◆ PROBLEM ◆
Transcribe, word for word, the line containing "How far is point" and each line following it through the end of the listing below. Omit all other lines.

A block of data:
★ ★ ★ ★ ★

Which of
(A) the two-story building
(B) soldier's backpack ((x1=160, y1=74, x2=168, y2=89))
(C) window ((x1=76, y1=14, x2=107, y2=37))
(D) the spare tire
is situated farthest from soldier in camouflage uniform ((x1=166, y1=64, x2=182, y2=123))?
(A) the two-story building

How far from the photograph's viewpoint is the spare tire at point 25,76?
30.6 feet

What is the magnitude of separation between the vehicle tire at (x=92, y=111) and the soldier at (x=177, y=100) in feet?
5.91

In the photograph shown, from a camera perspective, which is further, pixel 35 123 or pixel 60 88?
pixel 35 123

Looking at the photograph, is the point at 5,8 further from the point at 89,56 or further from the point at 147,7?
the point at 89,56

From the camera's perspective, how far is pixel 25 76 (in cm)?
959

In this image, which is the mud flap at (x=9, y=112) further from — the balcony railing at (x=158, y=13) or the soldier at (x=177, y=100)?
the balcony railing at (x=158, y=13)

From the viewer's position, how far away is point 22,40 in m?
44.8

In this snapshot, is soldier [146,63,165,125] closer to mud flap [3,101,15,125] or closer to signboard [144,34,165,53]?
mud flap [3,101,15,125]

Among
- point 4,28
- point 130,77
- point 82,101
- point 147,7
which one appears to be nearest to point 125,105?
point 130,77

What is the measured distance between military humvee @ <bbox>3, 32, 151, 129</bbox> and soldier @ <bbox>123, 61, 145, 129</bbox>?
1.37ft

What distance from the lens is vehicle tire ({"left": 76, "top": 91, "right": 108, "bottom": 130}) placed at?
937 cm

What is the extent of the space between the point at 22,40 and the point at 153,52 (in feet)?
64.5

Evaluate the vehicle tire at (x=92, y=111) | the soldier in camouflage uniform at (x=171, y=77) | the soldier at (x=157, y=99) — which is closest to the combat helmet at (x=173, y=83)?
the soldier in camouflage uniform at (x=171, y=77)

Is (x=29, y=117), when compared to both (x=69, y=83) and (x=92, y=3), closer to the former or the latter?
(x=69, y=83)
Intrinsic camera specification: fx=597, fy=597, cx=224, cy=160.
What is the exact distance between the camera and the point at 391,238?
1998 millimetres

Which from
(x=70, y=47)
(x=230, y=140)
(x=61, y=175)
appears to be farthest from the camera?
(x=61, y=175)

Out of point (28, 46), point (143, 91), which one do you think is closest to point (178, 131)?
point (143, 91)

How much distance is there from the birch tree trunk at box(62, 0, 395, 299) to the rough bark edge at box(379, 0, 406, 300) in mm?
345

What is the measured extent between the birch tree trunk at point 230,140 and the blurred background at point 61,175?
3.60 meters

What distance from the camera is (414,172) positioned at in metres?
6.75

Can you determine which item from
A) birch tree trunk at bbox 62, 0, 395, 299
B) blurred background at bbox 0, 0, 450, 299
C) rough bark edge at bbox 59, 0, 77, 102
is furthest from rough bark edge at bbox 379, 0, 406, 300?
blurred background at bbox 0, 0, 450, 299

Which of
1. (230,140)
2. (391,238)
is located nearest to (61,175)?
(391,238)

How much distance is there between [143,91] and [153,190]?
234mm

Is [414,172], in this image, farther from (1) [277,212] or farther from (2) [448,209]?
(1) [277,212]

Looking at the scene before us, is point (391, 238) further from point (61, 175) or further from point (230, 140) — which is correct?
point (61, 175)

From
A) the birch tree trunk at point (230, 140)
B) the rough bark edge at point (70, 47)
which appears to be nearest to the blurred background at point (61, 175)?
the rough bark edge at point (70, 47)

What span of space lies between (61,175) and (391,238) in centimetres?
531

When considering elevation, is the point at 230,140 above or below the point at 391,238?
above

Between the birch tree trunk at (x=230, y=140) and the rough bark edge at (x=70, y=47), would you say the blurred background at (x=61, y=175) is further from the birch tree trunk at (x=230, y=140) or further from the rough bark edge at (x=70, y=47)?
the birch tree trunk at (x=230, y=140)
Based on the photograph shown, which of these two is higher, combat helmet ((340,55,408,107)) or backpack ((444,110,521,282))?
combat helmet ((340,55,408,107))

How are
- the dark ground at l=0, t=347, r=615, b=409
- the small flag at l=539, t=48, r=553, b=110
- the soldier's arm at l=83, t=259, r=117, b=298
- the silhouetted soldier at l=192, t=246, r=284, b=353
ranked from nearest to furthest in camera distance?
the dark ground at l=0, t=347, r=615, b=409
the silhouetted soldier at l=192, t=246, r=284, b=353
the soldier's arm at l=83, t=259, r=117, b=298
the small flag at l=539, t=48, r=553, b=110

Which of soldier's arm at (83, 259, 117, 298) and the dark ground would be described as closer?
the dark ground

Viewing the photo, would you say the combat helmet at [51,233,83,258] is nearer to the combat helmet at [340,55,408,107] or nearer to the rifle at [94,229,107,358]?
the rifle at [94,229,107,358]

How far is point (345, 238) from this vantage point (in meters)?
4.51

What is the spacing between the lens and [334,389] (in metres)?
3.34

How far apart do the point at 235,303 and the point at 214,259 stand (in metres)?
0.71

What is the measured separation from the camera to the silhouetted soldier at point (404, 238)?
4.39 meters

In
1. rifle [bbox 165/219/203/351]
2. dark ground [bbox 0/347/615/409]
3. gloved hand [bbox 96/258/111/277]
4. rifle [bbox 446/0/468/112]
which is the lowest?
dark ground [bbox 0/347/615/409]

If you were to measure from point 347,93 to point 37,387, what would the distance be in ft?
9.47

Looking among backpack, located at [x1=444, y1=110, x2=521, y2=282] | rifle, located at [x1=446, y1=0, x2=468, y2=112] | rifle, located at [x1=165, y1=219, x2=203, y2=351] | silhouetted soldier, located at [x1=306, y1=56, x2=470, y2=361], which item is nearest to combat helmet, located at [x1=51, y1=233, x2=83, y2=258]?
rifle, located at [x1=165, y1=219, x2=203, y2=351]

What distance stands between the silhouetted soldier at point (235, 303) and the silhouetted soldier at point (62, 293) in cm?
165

★ ★ ★ ★ ★

◆ SOLUTION FOR THIS TASK ◆
How far is point (345, 238) from this vantage point (in meters)?
4.51

What is the spacing between the lens and [334,389] (in metres)?
3.34

How far apart do the point at 235,303 and the point at 214,259 stand (in metres)?
0.71

What is the measured separation from the camera to the silhouetted soldier at point (404, 238)?
4.39 meters

In
1. rifle [bbox 165/219/203/351]
2. dark ground [bbox 0/347/615/409]
3. gloved hand [bbox 96/258/111/277]
4. rifle [bbox 446/0/468/112]
which is the lowest?
dark ground [bbox 0/347/615/409]

If you were to measure from point 347,93 to point 37,387, what would the distance be in ft?
9.47

Looking among backpack, located at [x1=444, y1=110, x2=521, y2=282] | rifle, located at [x1=446, y1=0, x2=468, y2=112] | rifle, located at [x1=165, y1=219, x2=203, y2=351] | silhouetted soldier, located at [x1=306, y1=56, x2=470, y2=361], which item is nearest to combat helmet, located at [x1=51, y1=233, x2=83, y2=258]?
rifle, located at [x1=165, y1=219, x2=203, y2=351]

What distance stands between the silhouetted soldier at point (235, 303) and the silhouetted soldier at point (62, 293) in cm?
165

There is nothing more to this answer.